My upcoming inflation book continuously refers to price indices, such as the Consumer Price Index (CPI). A price index is meant to stand in for all the prices covered by the index. That is, if the index rises by 1% (e.g., going from 100 to 101), the “average” price change for the covered goods and services is 1%.
Note: This is an unedited draft from my inflation primer manuscript.
The creation of price indices is not an easy task and involves many steps. Furthermore, each major index is different – different countries have somewhat different methodologies, and a single country will typically have multiple price indices that have different methodologies.
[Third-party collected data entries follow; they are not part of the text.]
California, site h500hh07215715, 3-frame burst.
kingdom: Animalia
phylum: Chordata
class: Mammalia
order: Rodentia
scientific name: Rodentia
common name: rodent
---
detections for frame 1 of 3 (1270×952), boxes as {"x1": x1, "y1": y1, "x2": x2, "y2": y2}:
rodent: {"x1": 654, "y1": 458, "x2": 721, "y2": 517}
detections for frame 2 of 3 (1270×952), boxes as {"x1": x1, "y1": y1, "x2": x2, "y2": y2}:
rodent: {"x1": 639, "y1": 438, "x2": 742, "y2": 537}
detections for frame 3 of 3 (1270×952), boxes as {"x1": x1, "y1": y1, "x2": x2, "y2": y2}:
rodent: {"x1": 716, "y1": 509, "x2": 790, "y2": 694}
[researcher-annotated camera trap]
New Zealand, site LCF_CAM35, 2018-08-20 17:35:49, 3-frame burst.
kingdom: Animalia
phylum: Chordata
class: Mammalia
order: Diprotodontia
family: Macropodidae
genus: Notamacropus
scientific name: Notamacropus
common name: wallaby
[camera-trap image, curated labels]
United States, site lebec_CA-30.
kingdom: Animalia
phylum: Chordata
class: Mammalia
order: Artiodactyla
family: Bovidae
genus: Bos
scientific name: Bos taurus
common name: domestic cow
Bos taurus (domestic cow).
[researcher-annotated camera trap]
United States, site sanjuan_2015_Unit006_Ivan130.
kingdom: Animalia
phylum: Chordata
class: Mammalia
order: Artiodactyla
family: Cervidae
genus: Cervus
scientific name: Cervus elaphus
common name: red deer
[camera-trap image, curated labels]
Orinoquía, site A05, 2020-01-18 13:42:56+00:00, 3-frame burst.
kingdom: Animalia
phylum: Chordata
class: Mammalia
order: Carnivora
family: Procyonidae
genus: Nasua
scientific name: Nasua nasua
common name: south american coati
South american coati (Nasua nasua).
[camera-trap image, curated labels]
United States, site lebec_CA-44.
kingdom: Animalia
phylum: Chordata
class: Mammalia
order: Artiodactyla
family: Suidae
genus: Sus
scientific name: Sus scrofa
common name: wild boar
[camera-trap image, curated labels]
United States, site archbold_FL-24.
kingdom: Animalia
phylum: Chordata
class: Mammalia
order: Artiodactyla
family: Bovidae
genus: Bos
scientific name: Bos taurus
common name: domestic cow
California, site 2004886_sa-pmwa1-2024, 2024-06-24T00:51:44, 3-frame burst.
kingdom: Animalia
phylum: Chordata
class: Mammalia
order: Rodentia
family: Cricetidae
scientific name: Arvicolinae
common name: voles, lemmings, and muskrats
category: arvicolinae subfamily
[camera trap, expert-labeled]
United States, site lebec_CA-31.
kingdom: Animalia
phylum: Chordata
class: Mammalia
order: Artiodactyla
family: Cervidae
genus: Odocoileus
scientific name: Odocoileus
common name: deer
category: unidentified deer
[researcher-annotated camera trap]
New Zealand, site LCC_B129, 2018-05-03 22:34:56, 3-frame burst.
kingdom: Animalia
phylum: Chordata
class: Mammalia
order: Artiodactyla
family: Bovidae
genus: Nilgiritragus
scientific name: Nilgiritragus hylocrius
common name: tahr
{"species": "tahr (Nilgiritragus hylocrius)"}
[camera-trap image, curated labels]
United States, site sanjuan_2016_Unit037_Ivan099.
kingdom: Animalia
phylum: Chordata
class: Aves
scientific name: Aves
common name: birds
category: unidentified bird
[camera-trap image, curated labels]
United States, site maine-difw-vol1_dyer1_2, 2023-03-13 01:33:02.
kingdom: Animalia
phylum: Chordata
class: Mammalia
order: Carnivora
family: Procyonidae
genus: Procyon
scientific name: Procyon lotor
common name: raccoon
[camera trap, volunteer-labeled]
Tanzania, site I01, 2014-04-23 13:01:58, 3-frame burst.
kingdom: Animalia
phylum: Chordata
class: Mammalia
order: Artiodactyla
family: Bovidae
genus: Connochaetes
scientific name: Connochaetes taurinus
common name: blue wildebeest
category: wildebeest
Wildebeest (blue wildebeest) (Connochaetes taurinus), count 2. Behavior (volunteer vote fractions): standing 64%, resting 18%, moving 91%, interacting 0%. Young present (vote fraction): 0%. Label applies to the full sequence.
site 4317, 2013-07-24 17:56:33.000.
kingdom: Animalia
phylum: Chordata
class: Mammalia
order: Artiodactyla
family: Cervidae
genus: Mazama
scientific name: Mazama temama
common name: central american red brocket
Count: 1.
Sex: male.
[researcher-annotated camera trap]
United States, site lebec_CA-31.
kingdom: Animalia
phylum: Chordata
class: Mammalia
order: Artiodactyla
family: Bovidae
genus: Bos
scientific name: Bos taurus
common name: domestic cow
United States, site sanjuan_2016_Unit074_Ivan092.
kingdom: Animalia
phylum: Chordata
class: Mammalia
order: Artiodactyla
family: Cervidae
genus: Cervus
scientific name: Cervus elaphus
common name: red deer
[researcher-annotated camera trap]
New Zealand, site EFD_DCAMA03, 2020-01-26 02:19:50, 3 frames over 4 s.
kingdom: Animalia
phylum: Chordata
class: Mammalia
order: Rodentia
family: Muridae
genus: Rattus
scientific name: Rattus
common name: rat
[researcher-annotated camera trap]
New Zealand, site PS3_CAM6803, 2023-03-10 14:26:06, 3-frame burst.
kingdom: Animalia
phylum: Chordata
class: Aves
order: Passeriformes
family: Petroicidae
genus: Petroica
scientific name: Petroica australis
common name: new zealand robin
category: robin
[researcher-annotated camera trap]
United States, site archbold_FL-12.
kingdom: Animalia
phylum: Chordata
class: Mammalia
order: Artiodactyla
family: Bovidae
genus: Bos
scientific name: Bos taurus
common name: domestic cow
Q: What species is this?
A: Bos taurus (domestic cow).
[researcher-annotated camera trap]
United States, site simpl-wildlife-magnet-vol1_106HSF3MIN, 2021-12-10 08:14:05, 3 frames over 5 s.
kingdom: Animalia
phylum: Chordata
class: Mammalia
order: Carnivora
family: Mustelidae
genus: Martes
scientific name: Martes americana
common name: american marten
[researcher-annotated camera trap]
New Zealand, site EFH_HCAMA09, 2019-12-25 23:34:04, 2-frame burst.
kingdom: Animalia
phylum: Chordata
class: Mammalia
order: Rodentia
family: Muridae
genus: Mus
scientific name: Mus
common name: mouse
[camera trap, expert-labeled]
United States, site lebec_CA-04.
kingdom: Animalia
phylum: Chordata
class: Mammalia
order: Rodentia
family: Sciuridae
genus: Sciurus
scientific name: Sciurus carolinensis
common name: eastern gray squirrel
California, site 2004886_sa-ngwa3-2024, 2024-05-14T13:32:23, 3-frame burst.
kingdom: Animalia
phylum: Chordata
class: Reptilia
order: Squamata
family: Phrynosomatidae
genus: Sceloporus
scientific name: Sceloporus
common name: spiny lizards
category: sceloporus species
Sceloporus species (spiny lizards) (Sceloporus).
Statistical agencies typically have a lot of information on the methodology behind consumer price index calculations. Given the popularity – and controversy – associated with these indices, they offer explanations at different levels of required background knowledge. The technical explanations typically just explain the methodology used, and that should be easily followed by anyone with mathematical training. The complex part of price indices is choosing the calculation methodology, which might require dipping into the technical literature. However, for those of us who are not creating our own price indices, that level of detail is normally not needed.
There are three main steps needed to calculate a consumer price index.
- Determine weightings based on consumption.
- Go out and measure prices in the economy.
- Aggregate the measured prices into sub-indices which are in turn aggregated into an overall price index.
1. Get Weights
The real world is complicated and not all prices change by the same percentage amount each month. We need to assign a weighting to prices to see how much they contribute to the overall (sub-)index movement. In order to be compatible with the way that price indices are used in economic theory, the weighting should reflect the quantity of items purchased in a period. That is, if 5% of spending in the month was on gasoline, gasoline prices get a 5% weighting in the inflation reading.
However, the government does not monitor all transactions in the economy (yet…). We do not know the exact amounts of all purchases, and so we need to estimate them.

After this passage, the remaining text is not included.